Eu estacionei o carro ali como quem larga um corpo à beira da estrada.
A rua estava quieta demais, como se até o vento tivesse medo de tocar na minha pele estilhaçada.
Era quase meia-noite dentro de mim, mesmo que o relógio dissesse outra coisa.

E então eu a vi:
a sacada dele, acesa, um farol torto, apontado não para mim, mas para tudo que eu já não sou.
Uma luz que parecia rir da minha presença, rindo daquela vontade patética de ser vista, lembrada, notada.
Eu virei poeira e esperança esmagada no instante em que essa luz me encarou.

Eu fiquei ali presa, como se algo tivesse cravado ganchos invisíveis no meu peito.
Não dava pra ir embora.
Mas também não dava pra entrar.
Eu era uma sombra expulsa do próprio contorno.

E Deus… como doeu estar tão perto dele, tão perigosamente perto.
Perto o suficiente pra sentir o cheiro inventado da pele dele, pra ouvir memórias que só tocavam na minha cabeça.
Perto o suficiente pra ver a vida dele continuando, sem mim, do outro lado de uma parede de tijolos e silêncio.

A sacada acesa parecia um altar profano.
E eu?
Eu era o sacrifício que ninguém pediu, mas que sangrava mesmo assim.

Ali, naquela luz parada, havia uma sentença:
Ele não vai sair, não vai olhar, não vai me ver.
E o pior?
Não era porque ele não podia.
Era porque ele não queria.

Fiquei meia hora assim.
Meia hora ofertando minha dor para um deus que não existe.
Meia hora esperando por um fantasma que não tem mais rosto para mim.
Meia hora segurando um choro que queimava como se tivesse vidro dentro.
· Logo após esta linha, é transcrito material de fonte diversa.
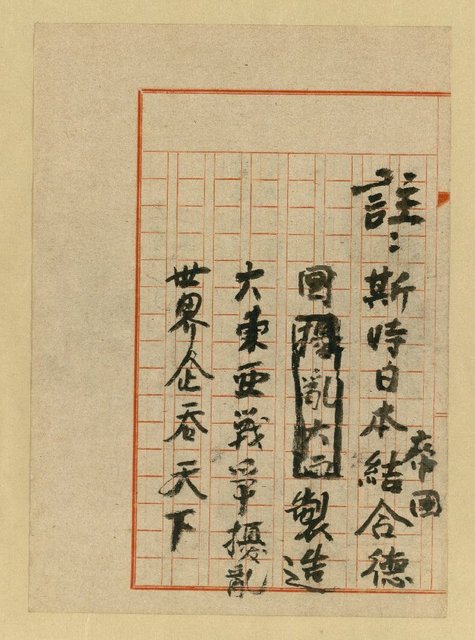 主要名稱：巧聯徵對；劣句詠酬圖檔，第12張，共23張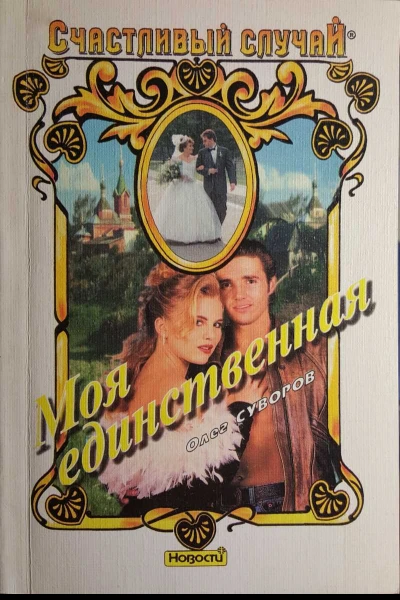 Суворов Олег Моя единственная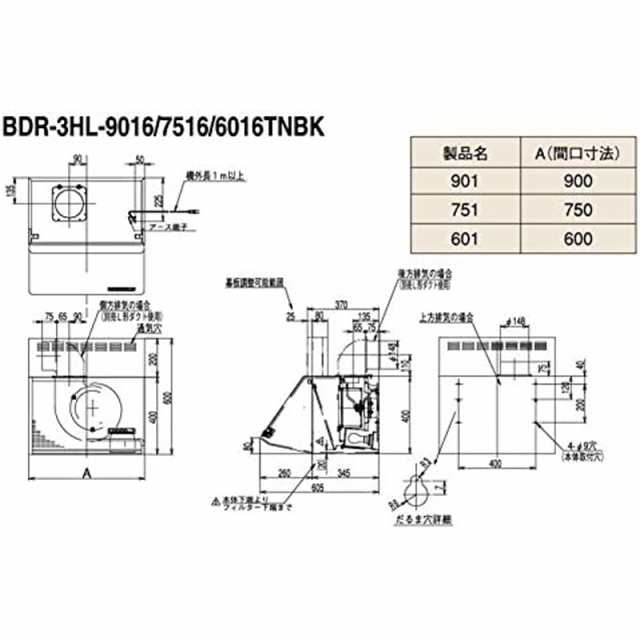 紫③ 富士工業 深型レンジフード シロッコファン シルバー BDR-3HL-6016TNSI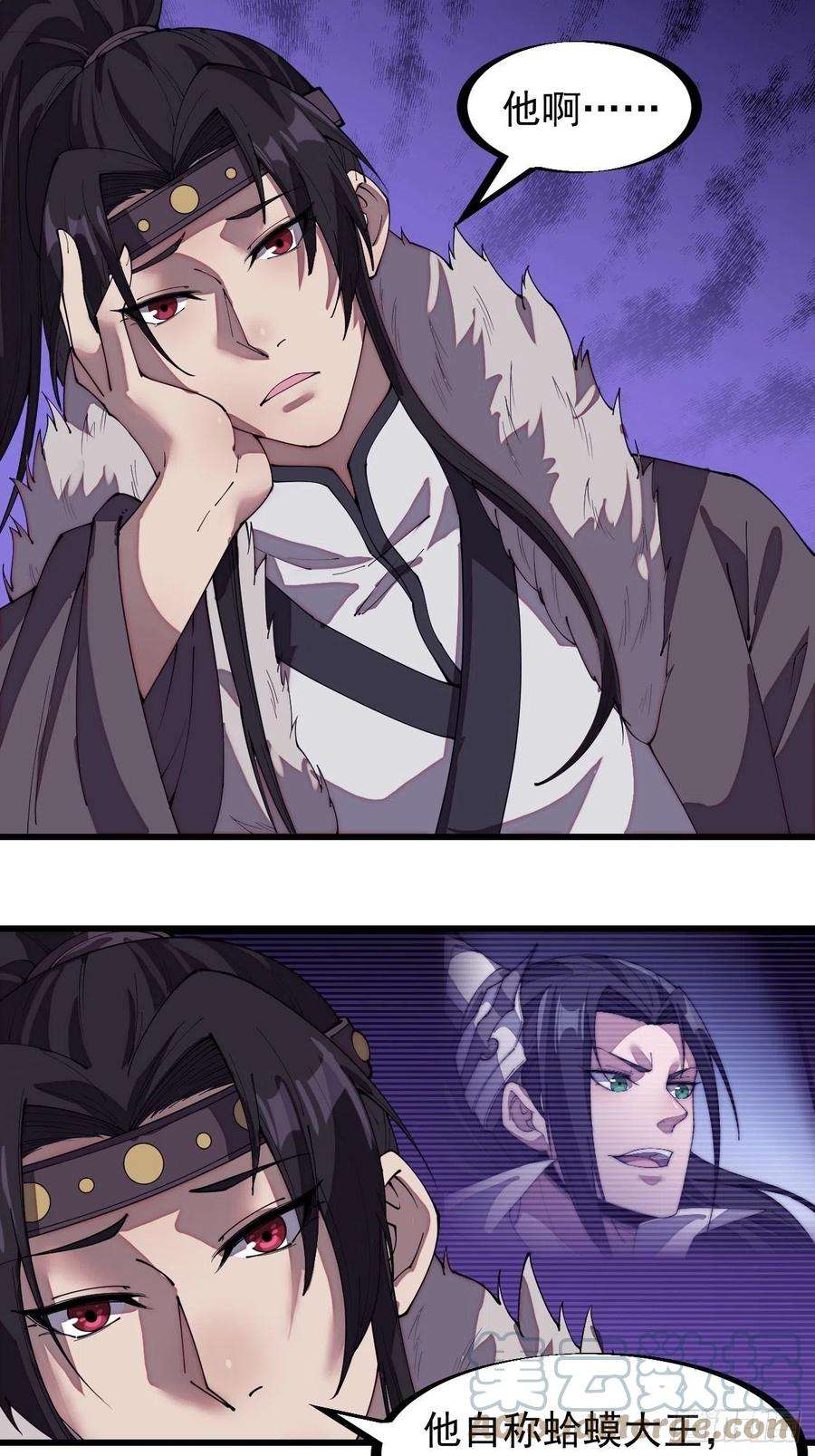 开局一座山二百零六话：虎狼同行
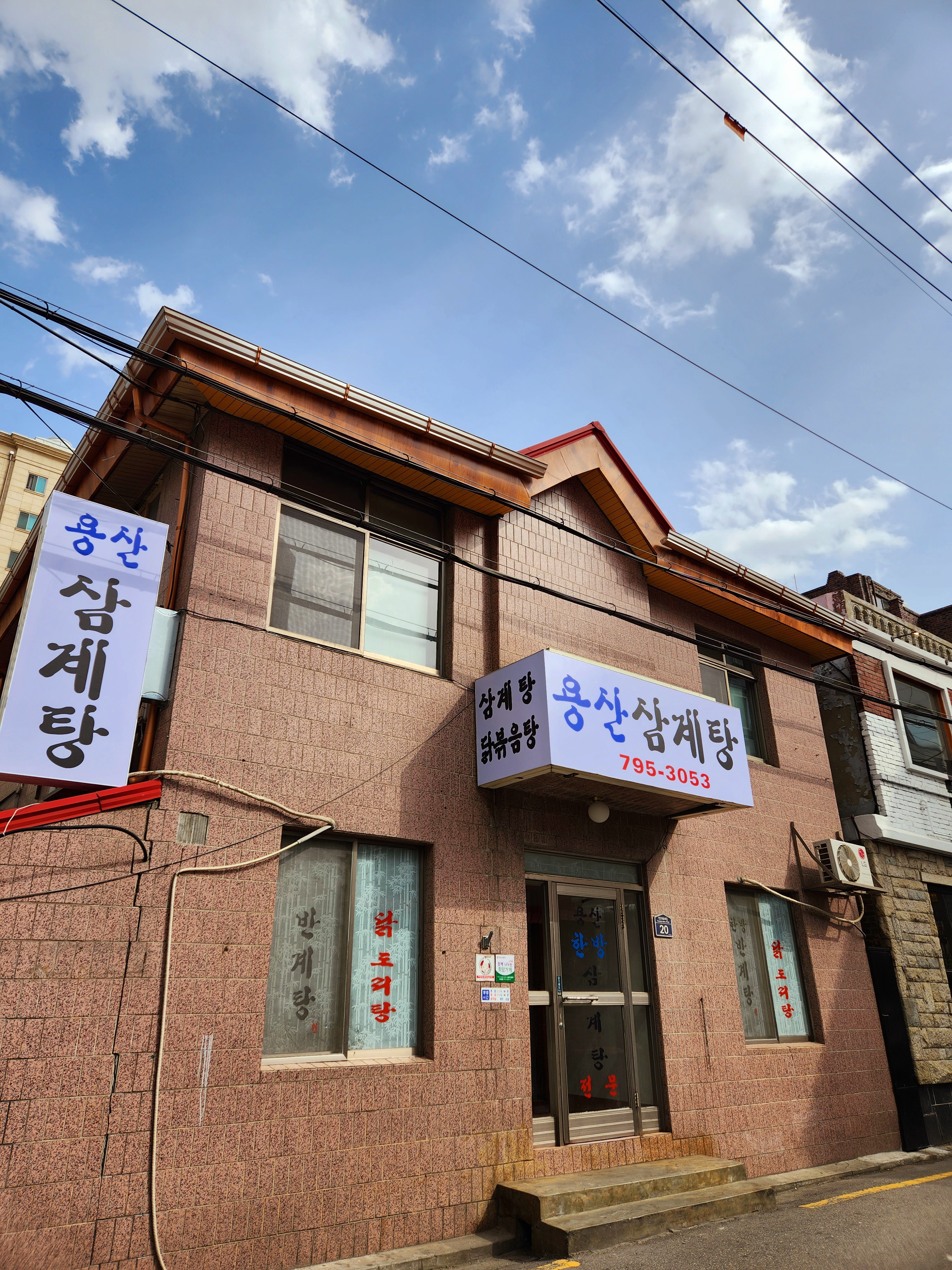 용산삼계탕 매장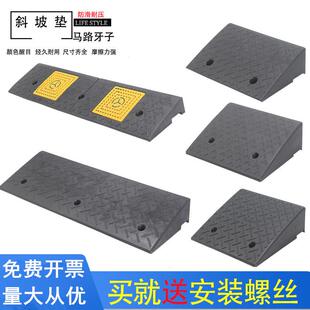 洗车房边拼接板格栅橡塑防滑地垫卡角塑胶隔栅斜坡承重带扣条新料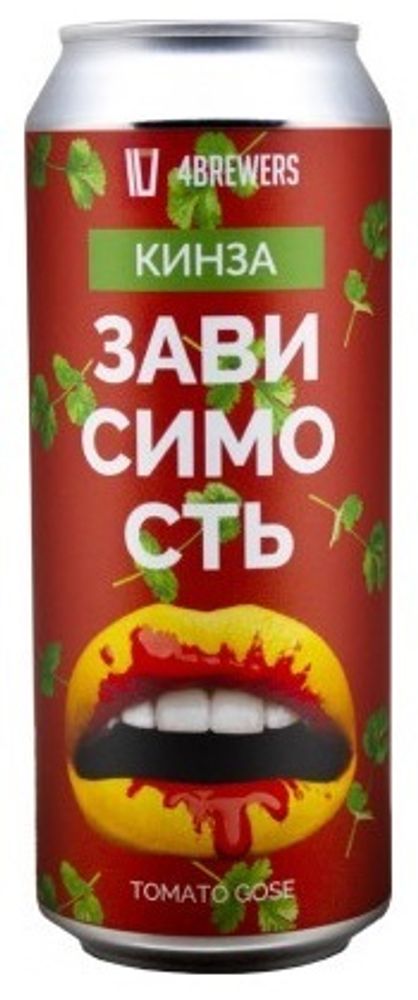 Пиво Зависимость Кинза н/фильтр неосвет. 0,45л Ж/Б 4,5% Четыре пивовара Россия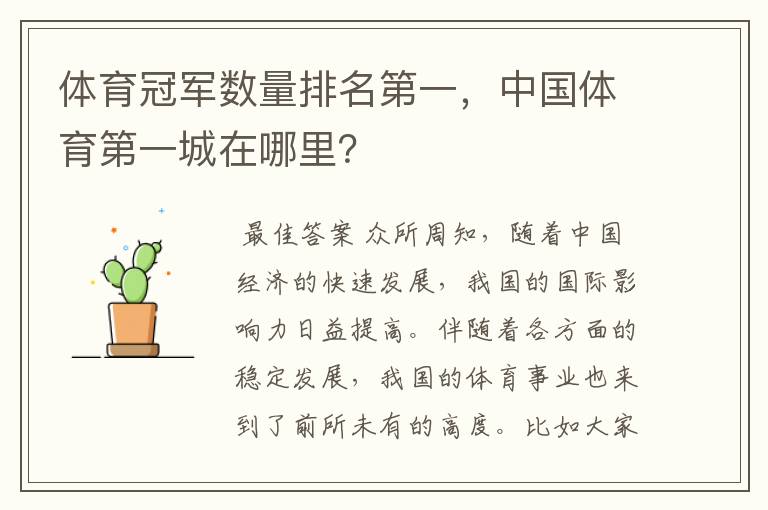 体育冠军数量排名第一,中国体育第一城在哪里?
E se ele tivesse olhado para fora?
Ah…
Eu o veria.
E isso teria me matado de qualquer forma.
Ou talvez me ressuscitasse só para morrer diferente.

Mas ele não olhou.
Nem por descuido.
Nem por reflexo.
Nem por aquele impulso humano de olhar a rua antes de fechar as cortinas.
Ele não olhou porque já apagou o mapa que me levava até ele.
E eu fui embora do mundo dele sem barulho, como uma porta que fecha sozinha com o vento.

A verdade caiu sobre mim com o peso de um funeral sem flores:
não há retorno para quem te joga no lixo enquanto ainda respiras.
Ele eliminou nossas peças.
Enterrou nosso tabuleiro.
Quebrou o vínculo com o mesmo silêncio que agora me devora.

Quando liguei o carro, senti que arrancava meus próprios ossos do chão.
A rua ficou para trás, mas a sacada ficou acesa, cruel, indiferente, impassível.

E ali, enquanto eu partia, percebi algo pavorosamente real:
não fui eu que perdi ele.
Foi ele que desistiu de me enxergar, mesmo quando eu estava a poucos metros, dissolvendo viva, olhando para a porta onde meu coração ainda morava.

A sacada ficou lá.
Brilhando.
Intocável.

E eu fui embora carregando a escuridão do cadáver de um amor que só eu lutei para manter vivo e a sombra do fracasso de não ter conseguido.